CUARESMA
DOMINGO I
DE CUARESMA
Conversión
posible y necesaria
Rom
5,12-19
«Todos
pecaron». Al inicio mismo de la Cuaresma la Iglesia pone ante nuestros ojos
este hecho triste y desgraciado. La historia de Adán y Eva es nuestra
propia historia: la historia de un fracaso y de una frustración como
consecuencia del pecado. Por el pecado entró en el mundo la muerte. En el
fondo, todos los males provienen del pecado, del querer ser como dioses,
del deseo de construir un mundo sin Dios, al margen de Dios.
Por
eso la conversión es necesaria.

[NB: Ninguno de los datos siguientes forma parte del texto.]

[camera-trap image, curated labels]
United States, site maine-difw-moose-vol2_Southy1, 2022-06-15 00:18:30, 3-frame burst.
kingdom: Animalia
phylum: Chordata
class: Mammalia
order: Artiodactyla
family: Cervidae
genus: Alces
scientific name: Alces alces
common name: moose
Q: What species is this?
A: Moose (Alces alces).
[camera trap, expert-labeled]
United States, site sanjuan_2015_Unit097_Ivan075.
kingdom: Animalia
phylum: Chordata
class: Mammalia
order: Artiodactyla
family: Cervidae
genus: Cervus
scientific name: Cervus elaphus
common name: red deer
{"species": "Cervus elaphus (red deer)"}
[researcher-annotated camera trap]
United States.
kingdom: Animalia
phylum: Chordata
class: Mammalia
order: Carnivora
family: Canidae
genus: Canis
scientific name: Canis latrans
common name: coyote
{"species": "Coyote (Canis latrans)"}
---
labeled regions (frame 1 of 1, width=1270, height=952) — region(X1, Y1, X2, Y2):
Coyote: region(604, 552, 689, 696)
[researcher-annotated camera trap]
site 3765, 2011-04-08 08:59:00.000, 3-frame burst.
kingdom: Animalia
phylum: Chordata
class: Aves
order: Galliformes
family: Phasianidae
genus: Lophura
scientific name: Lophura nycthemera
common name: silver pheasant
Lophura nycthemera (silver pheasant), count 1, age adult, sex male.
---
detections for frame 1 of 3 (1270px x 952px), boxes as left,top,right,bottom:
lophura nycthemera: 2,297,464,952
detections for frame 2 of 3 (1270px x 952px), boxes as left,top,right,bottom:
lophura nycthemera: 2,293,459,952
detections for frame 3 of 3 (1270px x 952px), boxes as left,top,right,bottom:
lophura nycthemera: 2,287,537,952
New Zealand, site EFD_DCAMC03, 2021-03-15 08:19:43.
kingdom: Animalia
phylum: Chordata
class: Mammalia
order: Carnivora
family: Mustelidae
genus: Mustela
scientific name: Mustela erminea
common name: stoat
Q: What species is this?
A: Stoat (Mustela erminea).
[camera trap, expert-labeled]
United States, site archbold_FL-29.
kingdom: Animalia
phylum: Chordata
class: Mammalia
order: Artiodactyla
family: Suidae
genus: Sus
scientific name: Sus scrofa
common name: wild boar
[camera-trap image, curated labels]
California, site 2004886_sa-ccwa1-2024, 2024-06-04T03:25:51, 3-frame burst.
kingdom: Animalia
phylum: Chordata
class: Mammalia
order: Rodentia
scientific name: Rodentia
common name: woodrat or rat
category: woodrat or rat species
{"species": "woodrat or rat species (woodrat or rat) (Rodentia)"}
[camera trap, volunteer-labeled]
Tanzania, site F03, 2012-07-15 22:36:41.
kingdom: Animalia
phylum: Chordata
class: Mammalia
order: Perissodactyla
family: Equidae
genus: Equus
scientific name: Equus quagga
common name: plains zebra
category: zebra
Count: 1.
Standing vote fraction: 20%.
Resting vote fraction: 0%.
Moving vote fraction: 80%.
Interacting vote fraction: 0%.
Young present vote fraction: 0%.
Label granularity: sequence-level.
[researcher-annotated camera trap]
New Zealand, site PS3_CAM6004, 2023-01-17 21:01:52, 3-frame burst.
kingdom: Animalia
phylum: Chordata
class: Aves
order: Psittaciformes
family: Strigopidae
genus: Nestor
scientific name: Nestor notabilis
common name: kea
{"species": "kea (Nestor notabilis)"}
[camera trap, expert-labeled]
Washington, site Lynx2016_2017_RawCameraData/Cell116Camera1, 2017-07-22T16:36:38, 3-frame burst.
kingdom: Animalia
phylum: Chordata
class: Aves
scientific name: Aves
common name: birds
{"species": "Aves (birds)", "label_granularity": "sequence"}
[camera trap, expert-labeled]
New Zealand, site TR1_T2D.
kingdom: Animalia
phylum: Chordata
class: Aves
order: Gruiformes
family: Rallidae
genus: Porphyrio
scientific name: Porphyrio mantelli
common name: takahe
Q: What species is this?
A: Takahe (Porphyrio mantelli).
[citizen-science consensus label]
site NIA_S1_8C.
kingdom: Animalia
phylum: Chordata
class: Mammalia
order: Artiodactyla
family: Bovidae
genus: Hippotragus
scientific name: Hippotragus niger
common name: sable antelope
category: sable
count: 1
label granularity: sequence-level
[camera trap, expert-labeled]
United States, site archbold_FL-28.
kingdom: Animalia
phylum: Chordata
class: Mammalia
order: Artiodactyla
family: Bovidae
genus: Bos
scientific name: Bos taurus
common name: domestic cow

Estamos tocados por el pecado, manchados,
contaminados... No podemos seguir viviendo como hasta ahora. Se hace
necesario un cambio radical de mente, de corazón y de obras. La conversión
es necesaria. O convertirse o morir. Y eso no sólo cada uno como individuo;
también nuestras comunidades, nuestras parroquias, nuestras instituciones,
la diócesis, la Iglesia entera... que han de ser continuamente reformadas
para adaptarse al plan de Dios, para ser fieles al evangelio. «Si no os
convertís, todos pereceréis de la misma manera». (Lc 13,5).
La
conversión es necesaria. Esta es la buena noticia que nos da la Iglesia,
que quiere sacarnos de nuestros pecados, de la mentira, de la muerte. Pero
además nos anuncia que donde Adán fracasó Cristo ha vencido (evangelio).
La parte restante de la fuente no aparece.